#### DOCUMENT PASSAGE
====================

Normally I am not a big fan of challenges, but I found this over at books i done read and it was just way too good to pass up. To complete the Horrible Dare Challenge, the three following Horrible Books must be read and reviewed (snarkily) by September 21, 2010:
LA Candy by Lauren Conrad
After high school, two best friends move to Los Angeles hoping to start "a new and amazing life," but their existence is anything but glamorous. Jane is an intern for a famous event planner and Scarlett is a freshman at U.S.C. However, things change quickly when a TV producer asks them to be in a new reality series along with Madison and Gaby, following their lives as they try to make it in L.A. After signing on, the two friends move into a posh apartment and get into the hottest clubs. Scarlett is skeptical about all the attention, but Jane enjoys being in the limelight. When Jane becomes the show's star, Madison is jealous and plots to bring her down. By story's end, Jane learns that having cameras follow you everywhere isn't what it is cracked up to be. The cliff-hanger climax indicates that there will be more to come. Conrad writes from experience (she stars in MTV's The Hills) and the result is a light read that will leave readers wanting more. The novel contains underage drinking and sexual liaisons, activities that are realistic for the lifestyle of the young women portrayed.
Hush, Hush by Becca Fitzpatrick (Hey, that cover's gorgeous!)
High school sophomore Nora Grey, a dedicated student striving for a college scholarship, lives with her widowed mother in a country farmhouse outside Portland, ME. When Patch, her new biology partner, is suddenly thrust into her life, Nora is both attracted to his charm and put off by his inexplicable awareness of her thoughts. Eventually, she learns that he is a fallen angel who wants to become human. She is susceptible to his control, but other forces are at work as well, and Nora finds herself caught in the middle of dangerous situations and unexplainable events. The premise of Hush, Hush—that fallen angels exist and interact with humans on Earth—is worthy of contemplation and appealing to teens. But stories with such supernatural themes require that the details of day-to-day life be realistic and believable. Unfortunately, most readers won't be convinced that a mother whose husband has recently been murdered would leave her daughter alone overnight in their home far from the nearest neighbor or that a school counselor would be replaced by someone whose credentials were not checked. While teens may enjoy the scenes of tension and terror, most will be disappointed by characters without dimension and the illogical sequence of events.

====================

#### STUDY QUESTIONS
• 1. In the blog post about the Horrible Dare Challenge, by what date must the three books be read and reviewed?
• 2. Carry on the blog post about the Horrible Dare Challenge from its last sentence.
The records are not needed.

#### EXTRACTED INFORMATION
====================

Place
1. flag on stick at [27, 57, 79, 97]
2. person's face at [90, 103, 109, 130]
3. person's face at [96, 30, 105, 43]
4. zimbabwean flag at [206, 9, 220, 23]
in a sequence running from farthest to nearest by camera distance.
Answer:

====================

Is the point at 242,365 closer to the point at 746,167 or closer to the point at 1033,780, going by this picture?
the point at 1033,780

====================

#### REPLIES
• 1. By September 21, 2010.

• 2.
Shiver by Maggie Stiefvater
Grace, 17, loves the peace and tranquility of the woods behind her home. It is here during the cold winter months that she gets to see her wolf—the one with the yellow eyes. Grace is sure that he saved her from an attack by other wolves when she was nine. Over the ensuing years he has returned each season, watching her with those haunting eyes as if longing for something to happen. When a teen is killed by wolves, a hunting party decides to retaliate. Grace races through the woods and discovers a wounded boy shivering on her back porch. One look at his yellow eyes and she knows that this is her wolf in human form. Fate has finally brought Sam and Grace together, and as their love grows and intensifies, so does the reality of what awaits them. It is only a matter of time before the winter cold changes him back into a wolf, and this time he might stay that way forever. Told from alternating points of view, the narrative takes a classic Romeo & Juliet plot and transforms it into a paranormal romance that is beautiful and moving. Readers will easily identify with the strong, dynamic characters. The mythology surrounding the wolf pack is clever and so well written that it seems perfectly normal for the creatures to exist in today's world. A must-have that will give Bella and Edward a run for their money.
Raych will also design a custom-made MS Paint button just for you if you can stomach at least one Danielle Steele novel.